Convenience function for creating MuyGPyS functor and neighbor lookup data structure.

Expected parameters include keyword argument dicts specifying kernel parameters and nearest neighbor parameters. See the docstrings of the appropriate functions for specifics.

Example

>>> from MuyGPyS.examples.regress import make_regressor
>>> from MuyGPyS.gp.deformation import F2, Isotropy
>>> from MuyGPyS.gp.hyperparameter import Parameter
>>> from MuyGPyS.gp.hyperparameter import AnalyticScale
>>> from MuyGPyS.gp.kernels import RBF
>>> from MuyGPyS.gp.noise import HomoscedasticNoise
>>> from MuyGPyS.optimize import Bayes_optimize
>>> from MuyGPyS.examples.regress import make_regressor
>>> train_features, train_responses = make_train()  # stand-in function
>>> nn_kwargs = {"nn_method": "exact", "algorithm": "ball_tree"}
>>> k_kwargs = {
...     "kernel": RBF(
...         deformation=Isotropy(
...             metric=F2,
...             length_scale=Parameter(1.0, (1e-2, 1e2))
...         )
...     ),
...     "noise": HomoscedasticNoise(1e-5),
...     "scale": AnalyticScale(),
... }
>>> muygps, nbrs_lookup = make_regressor(
...         train_features,
...         train_responses,
...         nn_count=30,
...         batch_count=200,
...         loss_fn=lool_fn,
...         opt_fn=Bayes_optimize,
...         k_kwargs=k_kwargs,
...         nn_kwargs=nn_kwargs,
...         verbose=False,
... )
Parameters:
  • train_features (ndarray) – A matrix of shape (train_count, feature_count) whose rows consist of observation vectors of the train data.

  • train_targets (ndarray) – A matrix of shape (train_count, response_count) whose rows consist of response vectors of the train data.

  • nn_count (int) – The number of nearest neighbors to employ.

  • batch_count (int) – The number of elements to sample batch for hyperparameter optimization.

  • loss_fn (LossFn) – The loss method to use in hyperparameter optimization.
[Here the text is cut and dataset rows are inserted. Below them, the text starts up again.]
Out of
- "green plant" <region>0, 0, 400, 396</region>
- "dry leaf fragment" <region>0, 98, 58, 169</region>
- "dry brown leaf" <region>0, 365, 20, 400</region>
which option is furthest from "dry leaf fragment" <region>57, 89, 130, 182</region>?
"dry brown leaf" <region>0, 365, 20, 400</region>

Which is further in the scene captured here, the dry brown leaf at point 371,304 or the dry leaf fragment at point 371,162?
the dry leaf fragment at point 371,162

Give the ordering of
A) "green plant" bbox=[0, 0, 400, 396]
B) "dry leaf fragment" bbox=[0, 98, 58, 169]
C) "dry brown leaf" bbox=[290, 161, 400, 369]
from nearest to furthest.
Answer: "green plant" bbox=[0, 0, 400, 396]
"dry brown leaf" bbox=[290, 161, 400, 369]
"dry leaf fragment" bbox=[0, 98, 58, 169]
Ignored if all of the parameters specified by argument k_kwargs are fixed.

  • opt_fn (OptimizeFn) – The optimization functor to use in hyperparameter optimization. Ignored if all of the parameters specified by argument k_kwargs are fixed.

  • k_kwargs (Dict) – Parameters for the kernel, possibly including kernel type, deformation function, noise and scale hyperparameter specifications, and specifications for kernel hyperparameters. See kernels for examples and requirements. If all of the hyperparameters are fixed or are not given optimization bounds, no optimization will occur.

  • nn_kwargs (Dict) – Parameters for the nearest neighbors wrapper. See MuyGPyS.neighbors.NN_Wrapper for the supported methods and their parameters.

  • opt_kwargs (Dict) – Parameters for the wrapped optimizer. See the docs of the corresponding library for supported parameters.

  • verbose (bool) – If True, print summary statistics.

Return type:

Tuple[MuyGPS, NN_Wrapper]

Returns:

  • muygps – A (possibly trained) MuyGPs object.

  • nbrs_lookup – A data structure supporting nearest neighbor queries into train_features.

MuyGPyS.examples.regress.regress_any(regressor, test_features, train_features, train_nbrs_lookup, train_targets)[source]

Simultaneously predicts the response for each test item.

Parameters:
  • regressor (Union[MuyGPS, MultivariateMuyGPS]) – Regressor object.

  • test_features (ndarray) – Test observations of shape (test_count, feature_count).

  • train_features (ndarray) – Train observations of shape (train_count, feature_count).

  • train_nbrs_lookup (NN_Wrapper) – Trained nearest neighbor query data structure.

  • train_targets (ndarray) – Observed response for all training data of shape (train_count, class_count).

Return type:

Tuple[ndarray, ndarray, Dict[str, float]]

Returns:

  • means – The predicted response of shape (test_count, response_count,) for each of the test examples.

  • variances – The independent posterior variances for each of the test examples. Of shape (test_count,) if the argument regressor is an instance of MuyGPyS.gp.muygps.MuyGPS, and of shape (test_count, response_count) if regressor is an instance of MuyGPyS.gp.muygps.MultivariateMuyGPS.

  • timing (dict) – Timing for the subroutines of this function.